Hallo!
IMHO, it can be hard to diagnose the patient when he is not in the office...
I would guess or suspect that your issue has less to do with your ability to clean away blackpower residue, but rather is a larger issue of two things:
1. Blackpowder fouling that has built up across the angles of the breechplug face and the face itself that not being removed has now been baked by all of the heat of charges to be concrete-like coke deposit. And has grown and thickened. (I have pulled breech plugs to find some guns kept "meticulously clean" by the owners with teh bore completely sealed off by a wall of coke.)
2. Your tools are not adequate for the problem or for preventing the problem. Putting a relatively "round" ended brush or cleaning jag into the breech tends to miss the 90 degree angles between the barrel wall and the breechplug face. Even a bore scraper is not 100% as in order to be small enough to fit inside of the bore, it still leaves a very gap at that 90 degree junction.
BUT, it certainly helps a great deal.
Many lads have spotless, bright bores everywhere except at the 90 degree junction that they cannot see until the breechplug comes out. (And some lads have older guns with no breechplug but rather a patent breech- and some of those have a cupped "chamber" at the breech that tools are too larger to into to.)
I would recommend considering what some lads call a "range rod" or a range "cleaning rod." These are like wooden ramrods with a brass ferrule threaded for NUG male tools to be added.

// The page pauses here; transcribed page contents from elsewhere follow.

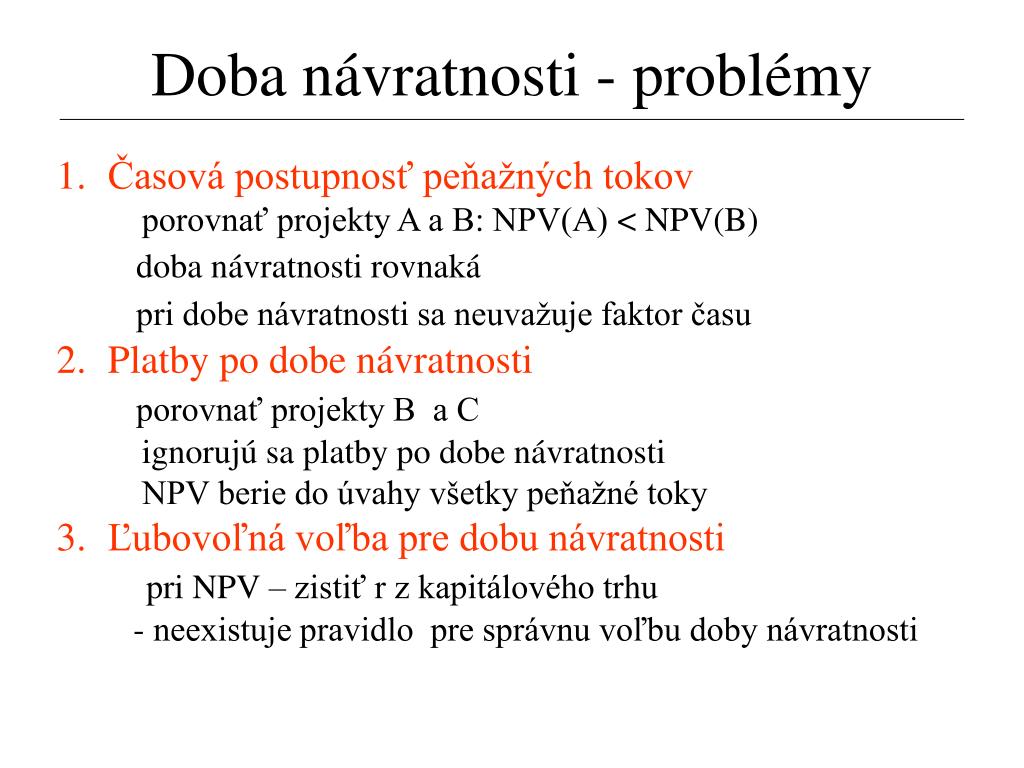 Doba návratnosti - problémy

1. Časová postupnosť peňažných tokov

porovnať projekty A a B: NPV(A) < NPV(B)

doba návratnosti rovnaká

pri dobe návratnosti sa neuvažuje faktor času

2. Platby po dobe návratnosti

porovnať projekty B a C

ignorujú sa platby po dobe návratnosti

NPV berie do úvahy všetky peňažné toky

3. Ľubovoľná voľba pre dobu návratnosti

pri NPV – zistiť r z kapitálového trhu

- neexistuje pravidlo pre správnu voľbu doby návratnosti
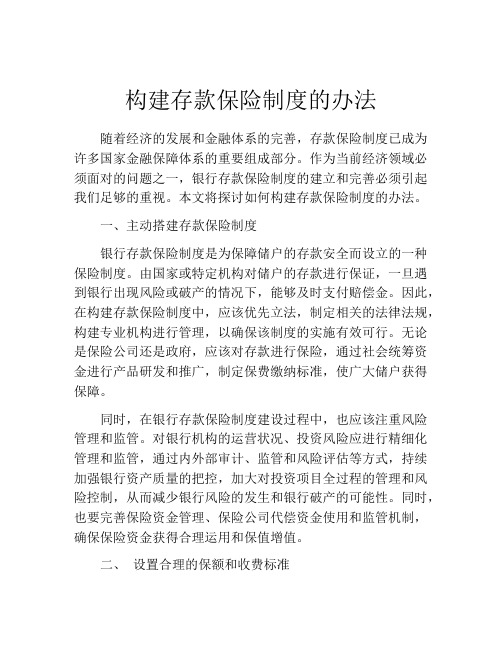 构建存款保险制度的办法

随着经济的发展和金融体系的完善，存款保险制度已成为许多国家金融保障体系的重要组成部分。作为当前经济领域必须面对的问题之一，银行存款保险制度的建立和完善必须引起我们足够的重视。本文将探讨如何构建存款保险制度的办法。

一、主动搭建存款保险制度

银行存款保险制度是为保障储户的存款安全而设立的一种保险制度。由国家或特定机构对储户的存款进行保证，一旦遇到银行出现风险或破产的情况下，能够及时支付赔偿金。因此，在构建存款保险制度中，应该优先立法，制定相关的法律法规，构建专业机构进行管理，以确保该制度的实施有效可行。无论是保险公司还是政府，应该对存款进行保险，通过社会统筹资金进行产品研发和推广，制定保费缴纳标准，使广大储户获得保障。

同时，在银行存款保险制度建设过程中，也应该注重风险管理和监管。对银行机构的运营状况、投资风险应进行精细化管理和监管，通过内外部审计、监管和风险评估等方式，持续加强银行资产质量的把控，加大对投资项目全过程的管理和风险控制，从而减少银行风险的发生和银行破产的可能性。同时，也要完善保险资金管理、保险公司代偿资金使用和监管机制，确保保险资金获得合理运用和保值增值。

二、 设置合理的保额和收费标准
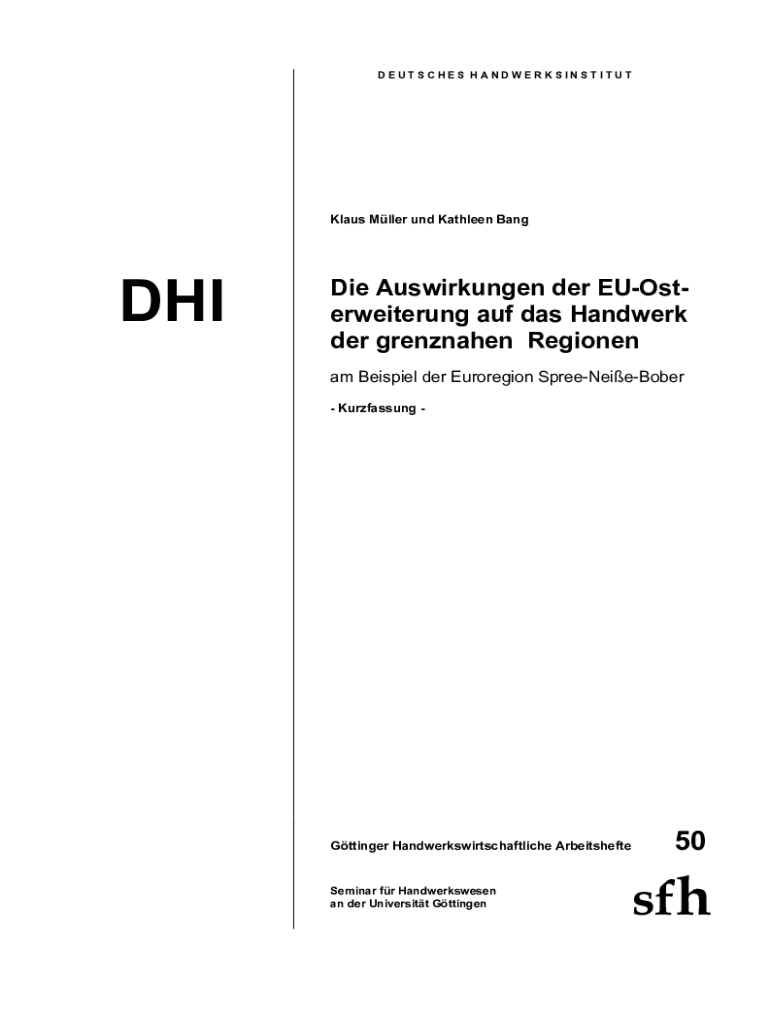 DEUTSCHES HANDWERKSINSTITUT

Klaus Müller und Kathleen Bang

DHI

Die Auswirkungen der EU-Osterweiterung auf das Handwerk der grenznahen Regionen

am Beispiel der Euroregion Spree-Neiße-Bober

- Kurzfassung -

Göttinger Handwerkswirtschaftliche Arbeitshefte

50

Seminar für Handwerkswesen
an der Universität Göttingen

sfh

Many lads clean, in the field, with their metal ramrod and wiper. Then come home and do more thorough cleaning with the range rod and better tools like a scraper.
If you or a pard have taps and dies. You could use a piece of brass rod stock, and male and female its opposite ends to fit the metal ramrod and the scraper. I think it is just easy to have a wooden range rod for use at home.
Curt
In gleichem Schritt und Tritt, Curt Schmidt
Not a real Civil War reenactor, I only portray one on boards and fora.
I do not portray a Civil War soldier, I merely interpret one.